DECIDED JANUARY 20, 1954. REHEARING DENIED FEBRUARY 13, 1954.
Violating traffic regulations. Before Judge Baldwin. Macon City Court. October 30, 1953.
Virgil H. Shepard, for plaintiff in error.
O. L. Long, Solicitor, contra.
The evidence authorized the conviction of the defendant for violating Code §§ 68-303 (a, c) and 26-8116, upon which the accusation was based, and it was not error to deny the deny the defendant's motion for a new trial, based on the general grounds only.
DECIDED JANUARY 20, 1954 — REHEARING DENIED FEBRUARY 13, 1954.
Walter Booker was tried in the City Court of Macon upon an accusation charging that he, on July 1, 1953, committed within the court's jurisdiction a certain misdemeanor, growing out of his alleged unlawful operation of a motor vehicle in Bibb County, along Dempsey Avenue, a public street and highway in said county. This accusation was drawn in four distinct counts. The first charged that the accused on said date failed to place the right side of his automobile, while not in motion, as near to the right side of said highway as practicable. The second count charged that the accused in meeting another vehicle coming from the opposite direction on said highway, failed to turn his vehicle to the right of the center of the highway so that said cars could pass without interference. The third count charged that the accused did at that time unlawfully, intentionally, wantonly, and recklessly drive his automobile against Mrs. D. W. Sapp, striking and injuring her. The fourth count of the accusation charged that the accused did on said date unlawfully, wilfully, and maliciously injure and destroy the private property of Mrs. D. W. Sapp by wilfully and wantonly running his automobile into and damaging her automobile. To this accusation the accused entered a plea of not guilty. Said case on September 1, 1953, came on for trial before a judge and a jury, and after hearing the evidence and argument of counsel, the jury returned a verdict of guilty as charged in counts 1, 2, and 4 of the accusation.
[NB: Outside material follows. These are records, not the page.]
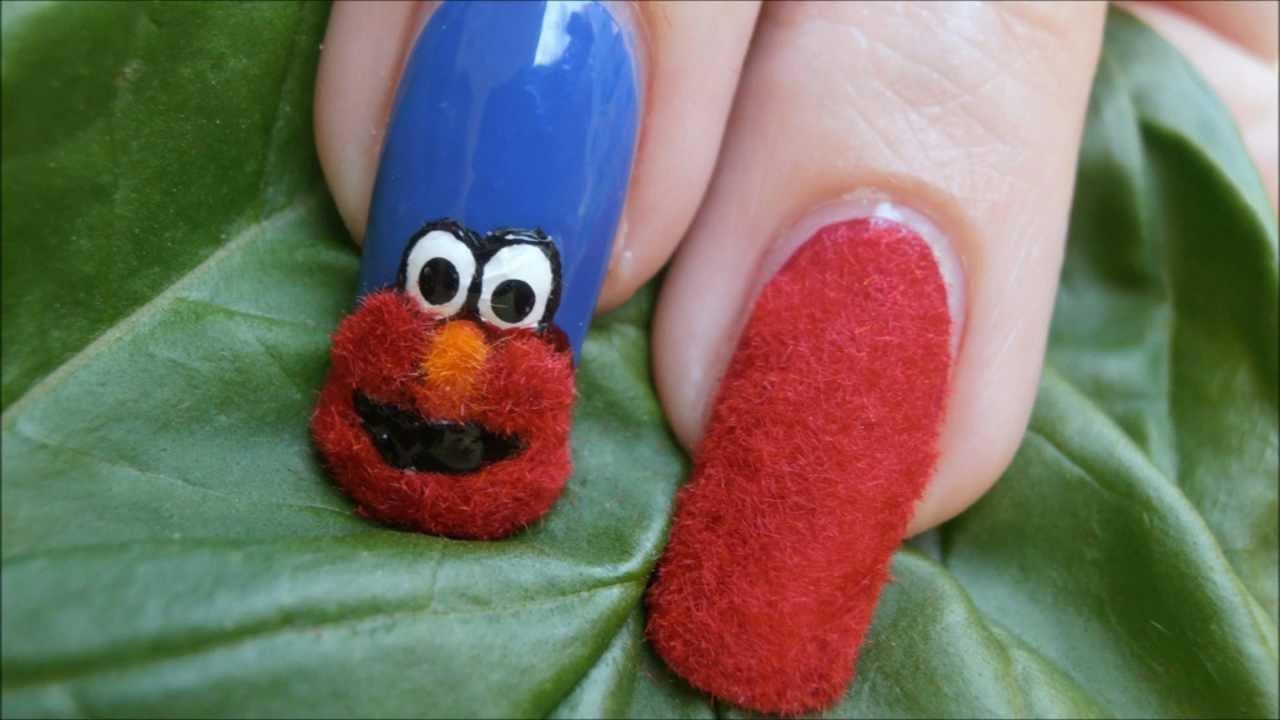 Fuzzy Elmo Nail Art Peluches Youtube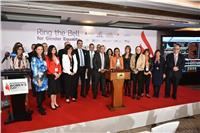 مؤسسات دولية تقرع جرس البورصة دعماً لتمكين المرأة المصرية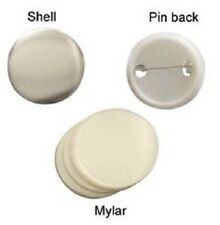 32mm 100sets Pin Badge Button Parts Supplies For Button Making Machine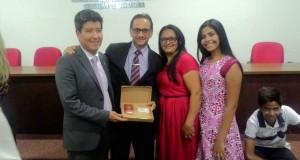AXIXÁ: Pastor Geovan Santiago da Assembleia de Deus CIADSETA recebe credencial da OAB do Tocantins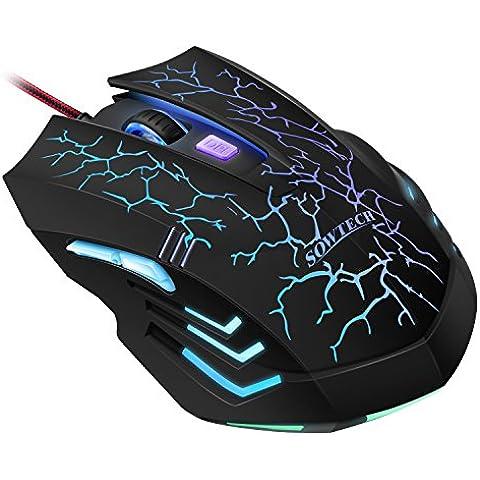 Mouse Gaming 2400 DPI, SOWTECH(TM) 6 Tasto Con Luci Colorate USB Mouse Wired Mouse di Gioco per i Giocatori di DPI Commutazione Regolabile Funzione per Gioco Pro Notebook PC del Computer Portatile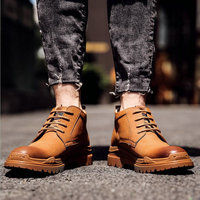 High Quality Genuine Leather Men Work Western Ankle Boots Chelsea Desert Boots Outdoor Working Boots Men Shoes A54 89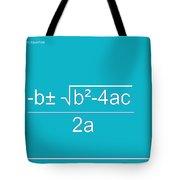 Quadratic Equation Aqua-white Tote Bag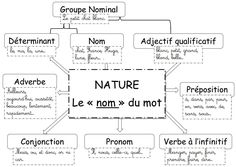 La nature des mots : le groupe nominal (exercices en ligne)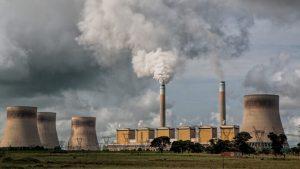 Energiewende mit Neutrinopower statt Umweltschäden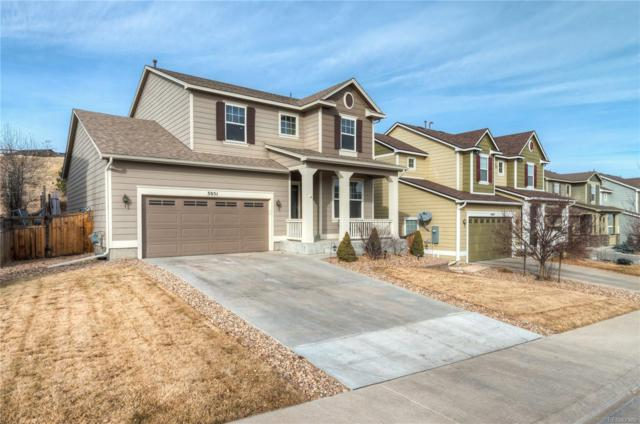 3051 Skyward Way, Castle Rock, CO 80109 (#9058404) :: Colorado Home Finder Realty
The court duly entered judgment and sentenced the defendant to be imprisoned in such place of detention as might be determined by the State Board of Corrections for a term of 18 months, to wit, to serve 90 days on count 1, 90 days on count 2, a total of 180 days, and on count 4 to serve 12 months on the State farm, same to be computed from the date of the final disposition of the motion for new trial, filed September 5, 1953. This judgment and sentence was dated September 5, 1953.
On September 5, 1953, the defendant filed a motion for new trial in the City Court of Macon, predicated solely on the usual general grounds. The trial judge denied this motion, and to this judgment the defendant excepted.
In count 1 of the accusation, the defendant is charged with having violated the provisions of Code § 68-303 (a), as follows: "Every person operating a vehicle upon the highways shall observe the following traffic rules and regulations: a. All vehicles not in motion shall be placed with their right sides as near the right side of the highway as practicable, except on city streets where traffic is obliged to move in one direction only." In count 2 the defendant was charged with having unlawfully operated his motor vehicle along the named public street and highway, in that, meeting another vehicle approaching from the opposite direction, he failed to turn his car to the right of the center of such street or highway "so as to pass without interference." Code § 68-303 (c). As to the law covering the above-cited paragraphs of the Georgia motor vehicle traffic regulations and law, see Harwell v. Blue's Truck Line, 187 Ga. 78 (3) ( 199 S.E. 739). See also State Farm Mutual Automobile Ins. Co. v. Henderson, 81 Ga. App. 541 ( 59 S.E.2d 319). Count 4 of the accusation, upon which the defendant was found guilty, was to the effect that the defendant at said time and place unlawfully, wilfully, and maliciously injured and destroyed the private property of Mrs. D. W. Sapp by wilfully and maliciously running his automobile into and damaging her automobile. Code § 26-8116 provides: "All other acts of wilful and malicious mischief, in the injuring or destroying any other public or private property not herein [in Ch. 26-81] enumerated, shall be misdemeanors." Where the State shows that the property described in the accusation was the private property of the person named therein and that same was wilfully injured or destroyed by the defendant in the manner and form alleged, a prima facie case is made out. Woods v. State, 10 Ga. App. 476 (3) ( 73 S.E. 608).
The jury were authorized to find that the defendant acted deliberately, wantonly, and wilfully relative to the operation of his automobile at the time and place set forth in the accusation, and as to his not providing a clear passage to Mrs. D. W. Sapp, approaching along said public highway and street, namely Dempsey Avenue, from the opposite direction, as a result of which the defendant wilfully ran into and damaged Mrs. Sapp's automobile. The conviction of this defendant on counts 1, 2, and 4 of said accusation was amply justified and authorized under the evidence, and the trial judge did not err in denying the motion for a new trial, based solely upon the general grounds.
Judgment affirmed. Townsend and Carlisle, JJ., concur.